It shouldn't take an intern too long to collect a representative set of Congress...

jeremyjbowers · on June 7, 2018

Hi! I'm Jeremy, one of the developers.

We'll probably work on something like this for the next version. One reason it's harder than you think: We would have to buy / own rights to the photographs before we could use them to train -- most of those photos are owned by Getty or the AP. And our own photographs are perfectly lit and square, which made them awful for training face recognition.

The other hangup (which I didn't get to in the article) is having to add / remove people. New members are constantly being added and that's a maintenance burden for us. Amazon usually has the new member within a day or two. (Our team is very small and we have a lot of other responsibilities!)

But good points, definitely.

WrtCdEvrydy · on June 7, 2018

> We would have to buy / own rights to the photographs before we could use them to train -- most of those photos are owned by Getty or the AP.

I think your model would be covered by derivative art... unless you started selling the model itself.

hooloovoo_zoo · on June 7, 2018

"We would have to buy / own rights to the photographs before we could use them to train..."

Is this actually true?

pbhjpbhj · on June 7, 2018

In USA I don't think it is because the end use is transformative [1].

In UK it would be tortuous because it relies on Fair Use to temporarily store the images in order to extract the facial structure data. Fair Dealing is really draconian in comparison.

[1] https://www.lib.umn.edu/copyright/fairuse

happyopossum · on June 8, 2018

Really doesn’t matter - the legal team at the NYT thinks it might be, and lawyers exist to tell people “you’d better not”.

acct1771 · on June 8, 2018

And it's our job, as someone who knows what a computer is, to move forward with common sense if they're overreaching which, is their job.
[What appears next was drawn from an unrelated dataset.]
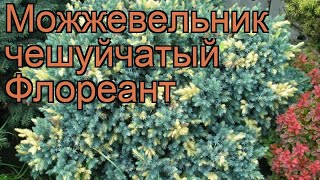 Можжевельник чешуйчатый Флореант (floriant) ???? обзор: как сажать, саженцы можжевельника Флореант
They have every incentive to be as conservative in their advice as possible, and no incentives to "allow" risks. Doesn't increase their compensation any.

mxuribe · on June 8, 2018

But...doesn't congress maintain some sort of api for available bio data - possibly including photos - to avoid the maintenance issue brought up in the piece? A quick google search shows propublica has sych an api, and it seems to have originally been developed by NYT... https://projects.propublica.org/api-docs/congress-api/

acct1771 · on June 8, 2018

> We would have to buy / own rights to the photographs before we could use them to train

Please do elaborate on who's enforcing this mindset on you/your team.